En théorie, le prix du gasoil recule d’environ un dirham pour s’établir autour de 14,50 dirhams le litre. L’essence suit la même trajectoire, avec une baisse proche de 1,10 dirham, pour avoisiner les 14,40 dirhams. Sur le terrain, ces corrections ne se traduisent pas de manière uniforme.
Depuis plusieurs jours, les automobilistes font face à des différences de prix d’une station à l’autre.
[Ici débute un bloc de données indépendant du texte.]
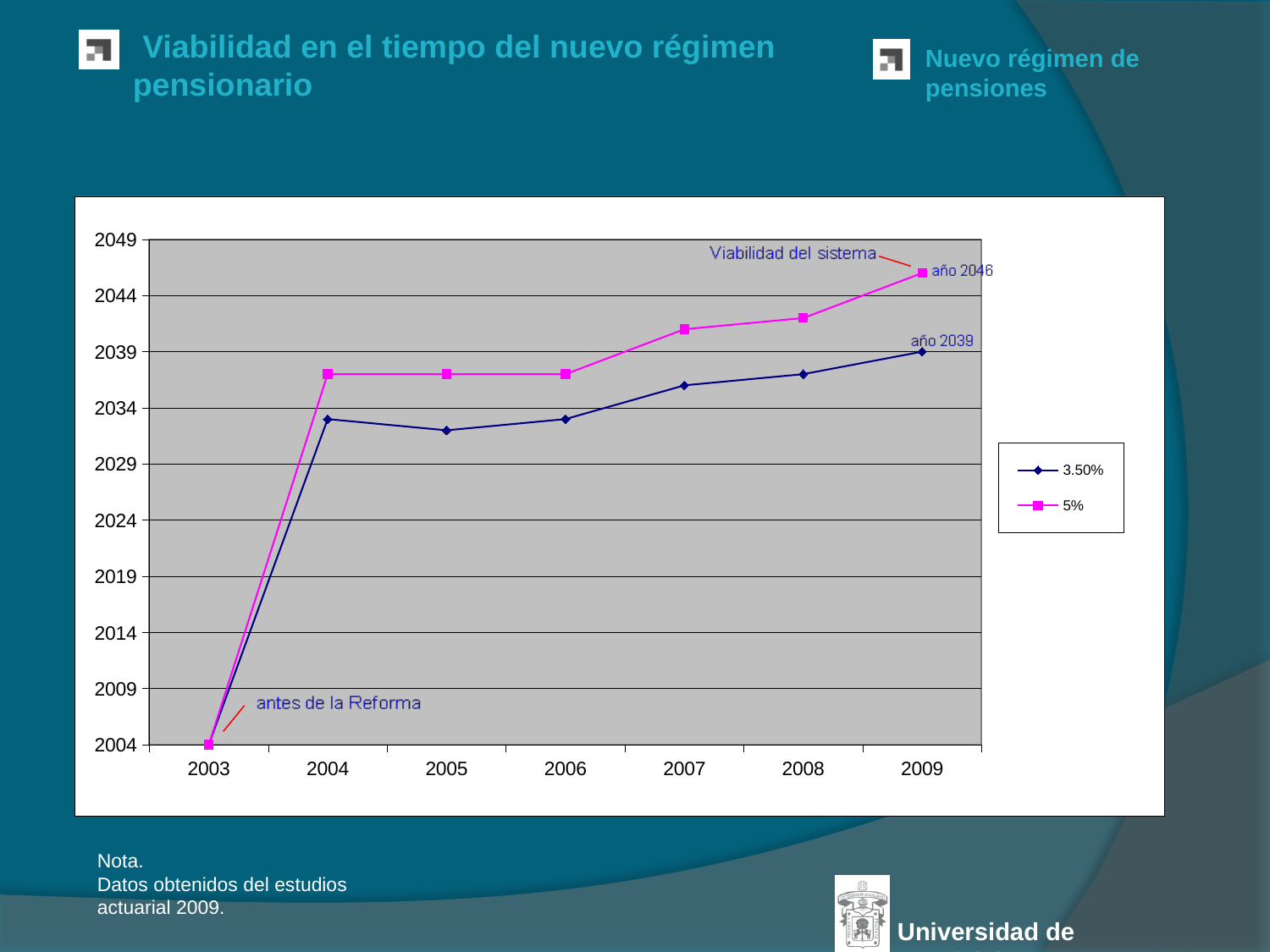
Is the value of the 5% series in 2004 greater or less than 2034? greater What kind of chart is shown on the slide? line chart Is the value of the 3.50% series in 2005 greater or less than 2034? less What value does the 3.50% series reach in 2009? 2039 What is the value of both series in 2003? 2004 For the 3.50% series, in which year is the value highest? 2009 What value does the 5% series reach in 2009? 2046 What are the two entries listed in the legend? 3.50% and 5% What is the difference between the 5% series and the 3.50% series in 2009? 7 How many series does the legend list? 2 How many years are shown along the x axis? 7 In 2009, which series has the higher value, 3.50% or 5%? 5%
Une situation qui alimente la confusion et interroge sur les mécanismes de régulation.
Pour de nombreux observateurs, cette absence d’harmonisation fragilise la confiance. Elle met en question l’efficacité du suivi du marché, dans un secteur censé fonctionner selon les règles de concurrence et de transparence.
Au Maroc, les prix des carburants évoluent en fonction des cours internationaux, des coûts logistiques et des conditions d’assurance. Une dépendance forte aux importations, qui rend le marché sensible aux variations externes.
Ces dernières semaines, trois hausses successives ont été enregistrées depuis mars, pesant sur les coûts de transport et sur le pouvoir d’achat. La baisse actuelle intervient donc dans un contexte déjà tendu.
Les opérateurs avancent une explication : les stocks disponibles auraient été acquis à des prix plus élevés. Les ajustements seraient ainsi appliqués progressivement, au rythme des nouvelles livraisons.
Un argument qui ne convainc pas tous les observateurs. Certains pointent une réactivité à sens unique, les hausses étant souvent appliquées plus rapidement que les baisses. Résultat : un climat de méfiance qui s’installe, alors que la question de la régulation du secteur reste posée.